É interessante perceber que a
personalidade do ser humano, só inicia quando esse tem consciência de si, não
como eu simplesmente concreto, mas um eu puramente abstrato, tornando assim
todas as limitações e valores concretos são negados e invalidados. (cf. HEGEL,
1997). É essa personalidade que constituirá o direito e constitui a formalidade
das leis, fazendo com que “pessoas se tratem como pessoas” (HEGEL, 1997, p.
40). Por tratar do Estado, o direito precisa estar nas bases de tal
instituição, por isso eis o pensamento de Hegel quando apresenta o início do
direito:
O direito começa por ser a
existência imediata que a si se dá a liberdade de um modo também imediato nas
formas seguintes: a) a posse, que é propriedade; aqui, a liberdade é
essencialmente liberdade da vontade abstrata ou, em outros termos, de uma
pessoa particular que se relaciona consigo mesma; b) a pessoa que se diferencia
de si se relaciona com outra pessoa e ambas só como proprietárias existem uma
para a outra; a identidade delas, que existe em si (virtual), adquire a
existência do transito da propriedade de uma para a outra, com mútuo
consentimento e permanência do comum direito. Assim se obtém o contrato; c) a
vontade como diferenciada na relação consigo mesma, (a) não porque se relacione
com outra pessoa mas (b) porque é em si mesma vontade particular que se opõe ao
seu ser em si e para si , constitui a injustiça e o crime (HEGEL, 1997, p.
══════
INSTRUÇÕES DA TAREFA –
Traduza para o inglês esta frase do trecho sobre o direito em Hegel: "É essa personalidade que constituirá o direito e constitui a formalidade das leis, fazendo com que “pessoas se tratem como pessoas” (HEGEL, 1997, p. 40)."

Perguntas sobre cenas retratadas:
══════
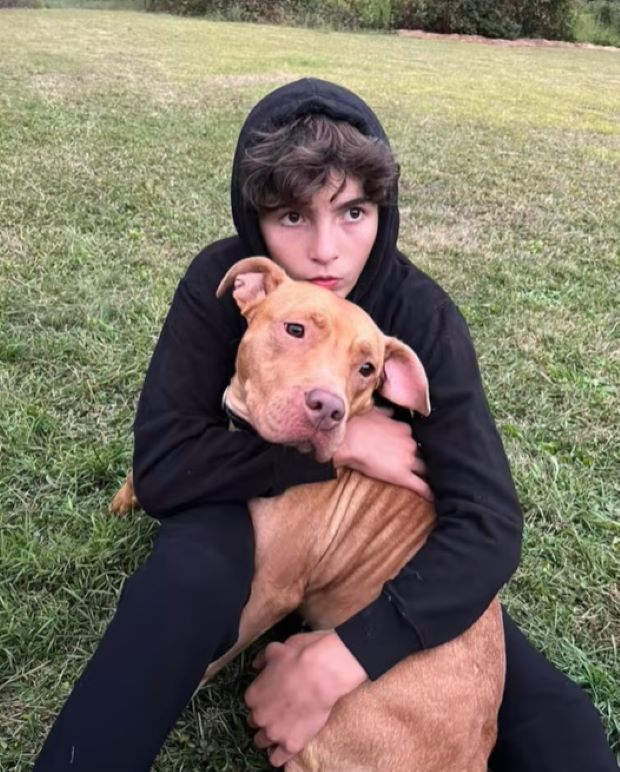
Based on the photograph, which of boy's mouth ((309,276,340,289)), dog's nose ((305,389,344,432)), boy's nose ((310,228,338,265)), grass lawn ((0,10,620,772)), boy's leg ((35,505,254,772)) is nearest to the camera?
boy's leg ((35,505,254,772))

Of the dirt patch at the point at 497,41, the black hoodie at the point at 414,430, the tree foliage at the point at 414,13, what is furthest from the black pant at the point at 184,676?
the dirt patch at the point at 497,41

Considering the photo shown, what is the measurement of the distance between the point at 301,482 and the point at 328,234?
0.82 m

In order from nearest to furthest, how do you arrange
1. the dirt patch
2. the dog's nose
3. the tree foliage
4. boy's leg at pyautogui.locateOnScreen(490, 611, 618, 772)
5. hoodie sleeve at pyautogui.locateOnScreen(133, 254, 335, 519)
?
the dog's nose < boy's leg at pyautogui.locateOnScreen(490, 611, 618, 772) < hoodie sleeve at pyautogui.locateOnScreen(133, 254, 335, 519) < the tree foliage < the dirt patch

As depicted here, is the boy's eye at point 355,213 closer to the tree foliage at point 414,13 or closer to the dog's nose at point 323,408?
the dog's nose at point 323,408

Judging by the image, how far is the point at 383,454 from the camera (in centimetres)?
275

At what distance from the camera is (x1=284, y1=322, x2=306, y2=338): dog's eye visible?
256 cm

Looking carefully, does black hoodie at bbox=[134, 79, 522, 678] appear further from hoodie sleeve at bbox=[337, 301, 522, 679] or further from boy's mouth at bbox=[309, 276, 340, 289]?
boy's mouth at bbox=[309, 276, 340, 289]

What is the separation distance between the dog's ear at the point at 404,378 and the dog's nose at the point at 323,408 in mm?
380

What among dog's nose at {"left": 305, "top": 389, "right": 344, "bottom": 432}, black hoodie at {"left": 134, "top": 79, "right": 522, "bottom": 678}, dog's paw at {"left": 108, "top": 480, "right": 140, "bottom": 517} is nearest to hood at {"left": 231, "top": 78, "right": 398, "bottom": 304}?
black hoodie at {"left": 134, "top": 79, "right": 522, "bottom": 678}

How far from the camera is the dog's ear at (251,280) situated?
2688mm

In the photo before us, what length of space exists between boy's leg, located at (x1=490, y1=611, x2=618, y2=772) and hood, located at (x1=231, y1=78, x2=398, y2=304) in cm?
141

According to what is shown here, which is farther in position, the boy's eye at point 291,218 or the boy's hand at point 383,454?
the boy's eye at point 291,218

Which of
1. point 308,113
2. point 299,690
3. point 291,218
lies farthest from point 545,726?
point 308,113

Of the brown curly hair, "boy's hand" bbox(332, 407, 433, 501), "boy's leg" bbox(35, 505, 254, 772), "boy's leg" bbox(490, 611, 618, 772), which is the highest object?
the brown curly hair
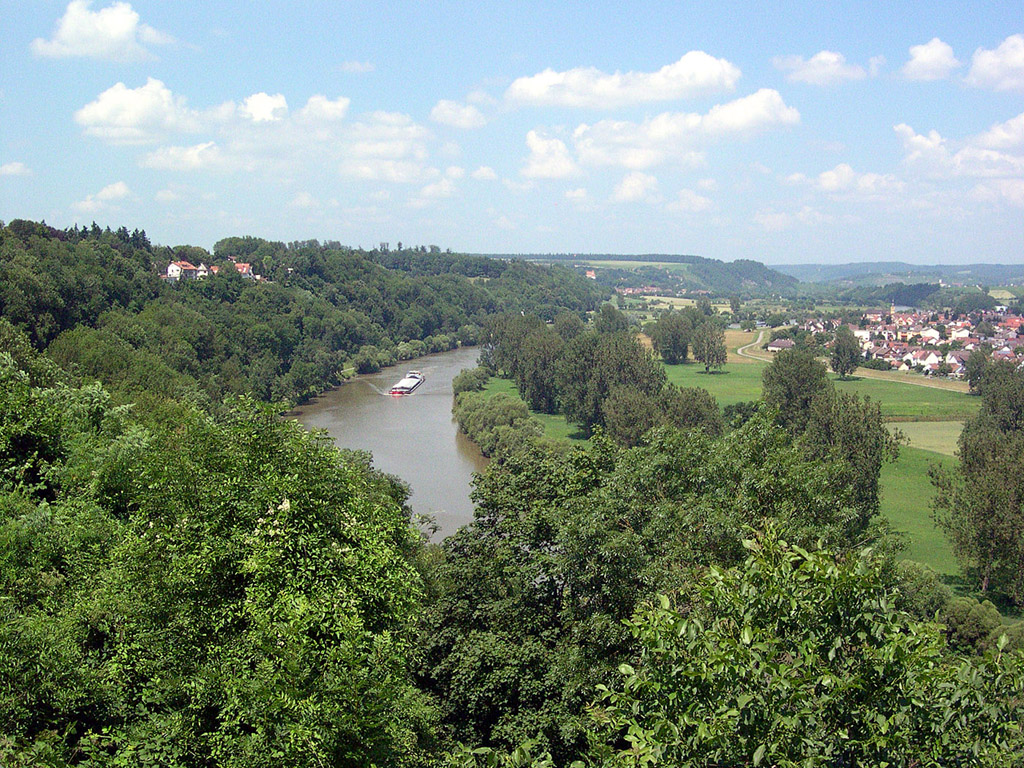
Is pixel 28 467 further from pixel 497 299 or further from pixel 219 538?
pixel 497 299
══════
RESULTADO DO EXERCÍCIO –
It is this personality that will constitute right and constitutes the formality of laws, causing "persons to treat one another as persons" (HEGEL, 1997, p. 40).